**WHAT THE TASK REQUIRES**
In the logistic regression walkthrough on stock returns, what overall accuracy does the model reach on the training set?

**EXERCISE PASSAGE**
▶

April has the largest mean value (0.026308).

Which month (from January through November) has the smallest mean return across all observations in the dataset?

September has the smallest mean value (-0.014721).

Initial Logistic Regression Model

Run the following commands to split the data into a training set and testing set, putting 70% of the data in the training set and 30% of the data in the testing set:

library(caTools)

set.seed(144)
# Split the dataset -> Training and Testing 
spl = sample.split(stocks$PositiveDec, SplitRatio = 0.7)

stocksTrain = subset(stocks, spl == TRUE)

stocksTest = subset(stocks, spl == FALSE)

Then, use the stocksTrain data frame to train a logistic regression model (name it StocksModel) to predict PositiveDec using all the other variables as independent variables. Don’t forget to add the argument family=binomial to your glm command.

What is the overall accuracy on the training set, using a threshold of 0.5?

# Create Logistic Regression Model
StocksModel= glm(PositiveDec ~ ., data = stocksTrain, family=binomial)
# Predict on the training set
predictTrain = predict(StocksModel, type="response")
# Tabulate the predictions of training set vs our predict function
z = table(stocksTrain$PositiveDec, predictTrain > 0.5)
kable(z)
FALSE TRUE
0 990 2689
1 787 3640
# Compute Accuracy
sum(diag(z))/(sum(z))
## [1] 0.5711818

The overall accuracy of the model is 0.571.

Now obtain test set predictions from StocksModel. What is the overall accuracy of the model on the test, again using a threshold of 0.5?

# Predict on the test set
predictTest = predict(StocksModel, type="response", newdata=stocksTest)
# Tabulate the predictions of test set vs our predict function
z = table(stocksTest$PositiveDec, predictTest > 0.5)
kable(z)
FALSE TRUE
0 417 1160
1 344 1553
# Compute Accuracy
sum(diag(z))/(sum(z))
## [1] 0.5670697

What is the accuracy on the test set of a baseline model that always predicts the most common outcome (PositiveDec = 1)?

# Tabulate the test set positive december returns
z = table(stocksTest$PositiveDec)
kable(z)
Var1 Freq
0 1577
1 1897
# Compute the accuracy of the baseline model
z[2]/(sum(z))

◀

**GIVEN INFORMATION**

▶

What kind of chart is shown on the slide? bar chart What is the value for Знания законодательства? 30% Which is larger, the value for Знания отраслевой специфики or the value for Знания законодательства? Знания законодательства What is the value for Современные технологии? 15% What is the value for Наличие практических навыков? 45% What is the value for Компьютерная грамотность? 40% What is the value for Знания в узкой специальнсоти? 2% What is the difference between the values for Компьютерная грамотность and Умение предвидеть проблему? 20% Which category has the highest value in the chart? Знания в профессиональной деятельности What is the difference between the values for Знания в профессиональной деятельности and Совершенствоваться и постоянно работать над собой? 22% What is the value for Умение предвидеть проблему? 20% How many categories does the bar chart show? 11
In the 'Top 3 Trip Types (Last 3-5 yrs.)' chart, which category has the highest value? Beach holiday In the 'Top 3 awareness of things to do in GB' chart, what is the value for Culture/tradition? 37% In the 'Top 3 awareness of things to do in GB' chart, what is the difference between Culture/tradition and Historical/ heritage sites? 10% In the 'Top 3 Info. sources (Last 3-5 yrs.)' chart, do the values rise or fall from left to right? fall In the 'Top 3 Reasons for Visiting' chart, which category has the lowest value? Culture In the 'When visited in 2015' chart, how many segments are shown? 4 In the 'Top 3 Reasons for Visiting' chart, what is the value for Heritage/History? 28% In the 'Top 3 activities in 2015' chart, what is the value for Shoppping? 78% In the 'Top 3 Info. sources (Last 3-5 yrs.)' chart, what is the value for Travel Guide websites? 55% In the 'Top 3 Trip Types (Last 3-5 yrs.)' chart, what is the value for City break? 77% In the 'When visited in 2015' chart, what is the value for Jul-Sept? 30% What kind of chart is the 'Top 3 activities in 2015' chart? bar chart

◀

**WRITTEN RESPONSE**
0.571